## Instruction
Reproduce the material from the line containing "What distance from" through the end of the material, including both ends and every request. In the answers, increase each distance and coordinate by 114.

Excerpts from a spatial reasoning dataset
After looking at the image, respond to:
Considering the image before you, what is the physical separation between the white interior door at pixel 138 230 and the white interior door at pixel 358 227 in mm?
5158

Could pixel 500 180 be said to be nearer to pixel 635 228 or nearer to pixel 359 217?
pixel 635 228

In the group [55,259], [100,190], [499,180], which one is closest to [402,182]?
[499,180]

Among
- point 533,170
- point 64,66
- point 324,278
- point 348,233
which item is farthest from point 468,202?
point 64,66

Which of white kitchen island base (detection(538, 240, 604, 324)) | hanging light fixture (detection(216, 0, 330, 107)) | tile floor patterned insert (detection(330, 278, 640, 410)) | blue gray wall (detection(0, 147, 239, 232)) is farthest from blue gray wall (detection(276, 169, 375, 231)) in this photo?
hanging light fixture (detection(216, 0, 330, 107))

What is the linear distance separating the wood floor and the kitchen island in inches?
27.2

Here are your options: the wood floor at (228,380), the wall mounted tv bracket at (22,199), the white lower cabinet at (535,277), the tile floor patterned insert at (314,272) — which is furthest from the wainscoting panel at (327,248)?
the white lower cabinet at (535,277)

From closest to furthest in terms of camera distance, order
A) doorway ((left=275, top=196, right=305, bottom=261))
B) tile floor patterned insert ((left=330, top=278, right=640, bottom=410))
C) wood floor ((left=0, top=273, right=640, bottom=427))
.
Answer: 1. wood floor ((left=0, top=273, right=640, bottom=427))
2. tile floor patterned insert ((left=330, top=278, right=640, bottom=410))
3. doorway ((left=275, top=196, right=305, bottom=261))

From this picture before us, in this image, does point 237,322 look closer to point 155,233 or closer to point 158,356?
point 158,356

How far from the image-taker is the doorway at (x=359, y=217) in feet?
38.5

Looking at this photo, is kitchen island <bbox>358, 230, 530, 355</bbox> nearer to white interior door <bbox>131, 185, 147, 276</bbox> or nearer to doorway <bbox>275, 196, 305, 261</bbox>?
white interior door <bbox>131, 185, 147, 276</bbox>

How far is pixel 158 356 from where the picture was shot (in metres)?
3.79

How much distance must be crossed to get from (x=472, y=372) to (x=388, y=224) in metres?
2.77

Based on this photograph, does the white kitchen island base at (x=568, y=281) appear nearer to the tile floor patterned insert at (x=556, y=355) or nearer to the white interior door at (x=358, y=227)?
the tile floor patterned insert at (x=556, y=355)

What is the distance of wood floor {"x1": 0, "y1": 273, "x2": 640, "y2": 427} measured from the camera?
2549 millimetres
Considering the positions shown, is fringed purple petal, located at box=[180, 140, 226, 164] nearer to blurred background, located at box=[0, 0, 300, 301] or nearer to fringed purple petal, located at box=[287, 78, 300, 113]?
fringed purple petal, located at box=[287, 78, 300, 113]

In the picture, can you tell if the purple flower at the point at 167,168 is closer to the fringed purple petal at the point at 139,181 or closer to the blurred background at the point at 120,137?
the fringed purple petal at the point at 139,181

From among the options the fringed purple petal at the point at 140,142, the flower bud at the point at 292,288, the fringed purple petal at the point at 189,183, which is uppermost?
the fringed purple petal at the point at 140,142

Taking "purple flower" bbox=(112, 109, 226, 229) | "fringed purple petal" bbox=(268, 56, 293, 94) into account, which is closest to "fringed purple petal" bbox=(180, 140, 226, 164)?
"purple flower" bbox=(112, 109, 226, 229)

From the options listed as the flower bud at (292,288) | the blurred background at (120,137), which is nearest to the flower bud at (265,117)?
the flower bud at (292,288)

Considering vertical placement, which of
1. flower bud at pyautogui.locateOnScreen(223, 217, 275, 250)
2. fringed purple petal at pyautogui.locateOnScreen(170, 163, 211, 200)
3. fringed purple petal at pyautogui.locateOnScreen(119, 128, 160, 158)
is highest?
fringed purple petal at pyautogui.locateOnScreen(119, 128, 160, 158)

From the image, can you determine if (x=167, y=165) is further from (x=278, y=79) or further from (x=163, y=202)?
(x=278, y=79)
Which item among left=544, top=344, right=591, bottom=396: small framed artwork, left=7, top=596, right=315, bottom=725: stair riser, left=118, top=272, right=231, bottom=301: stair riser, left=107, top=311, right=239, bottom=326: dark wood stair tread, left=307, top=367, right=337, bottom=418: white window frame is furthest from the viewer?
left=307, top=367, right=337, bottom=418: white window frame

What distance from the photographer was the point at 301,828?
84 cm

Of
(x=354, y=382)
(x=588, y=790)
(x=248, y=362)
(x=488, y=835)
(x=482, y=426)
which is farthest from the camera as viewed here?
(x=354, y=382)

## Completed task
What distance from the photographer was the point at 301,828?
198 cm

Of
(x=354, y=382)
(x=588, y=790)
(x=248, y=362)
(x=488, y=835)
(x=482, y=426)
which is farthest from the camera as viewed here?
(x=468, y=496)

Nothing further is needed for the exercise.